Question 2: Do you favor a $15,500,000 bond issue to enhance educational and employment opportunities for Maine citizens and students by updating and improving existing laboratory and classroom facilities of the University of Maine System statewide?
On Nov. 5, voters will decide on a $15.5 million bond that would provide the university system with the funds needed for targeted renovations of laboratory and classroom space in need of major upgrades. We recommend a “yes” vote.
The $15.5 million in renovations would transform classroom and laboratory spaces used by students enrolled in in-demand majors that produce graduates who can transition to well-paying jobs available in Maine.
The package, for example, would cover renovations needed to modernize outdated nursing program spaces — in some cases, they weren’t even outfitted for nursing education — at the University of Maine at Augusta and the University of Maine at Fort Kent, which would receive $1.2 million each. The universities’ nursing programs are growing, and they’re responding to a demonstrated need. Registered nurses top Maine’s list of high-wage occupations expected to be in great demand over the coming decade.

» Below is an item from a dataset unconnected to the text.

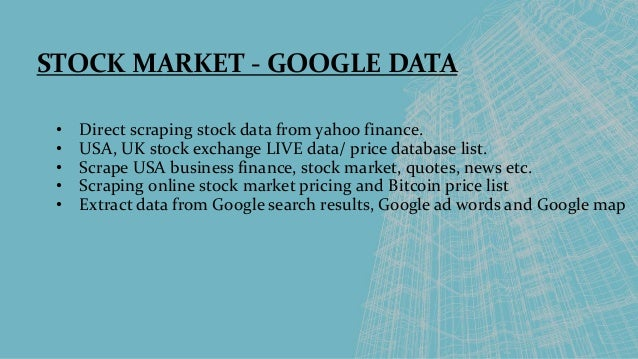 Usa powerful web scraping services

The university system plans $5.5 million in renovations on the campus of the University of Maine. The university has seen an increase in the number of students pursuing degrees in the all-important STEM fields — science, technology, engineering and math — in recent years, a promising development. The renovation of 10,000 square feet of laboratory and classroom space would update those facilities and help the University of Maine better compete for students who might be lured to other popular engineering schools.
The renovations planned for the university system’s other campuses are similarly targeted to programs important to Maine’s economy and to the university system’s brand — the marine sciences at the University of Maine at Machias, for example.
Of course, as the University of Maine System contemplates major facility improvements, we can’t lose sight of the transformation well underway in higher education. Place has become less important, and students can do much of their learning online. Still, there’s no substitute for high-quality lab spaces for hands-on learning that hones fundamental skills employers are seeking in their hires: strong communication and collaboration skills.
The university system’s leadership is well aware of this transformation. “We have an infrastructure that worked well for the 20th century,” said Chancellor James Page. “It’s a proper question whether we’re properly sized for the 21st century.”
With that, the university system is undertaking a strategic facilities review that can help Maine’s universities identify the facilities they need long-term and those they don’t.
In the meantime, the university system requires investment in the facilities it has that support growing fields that are key to the future of the university system and to Maine’s economy.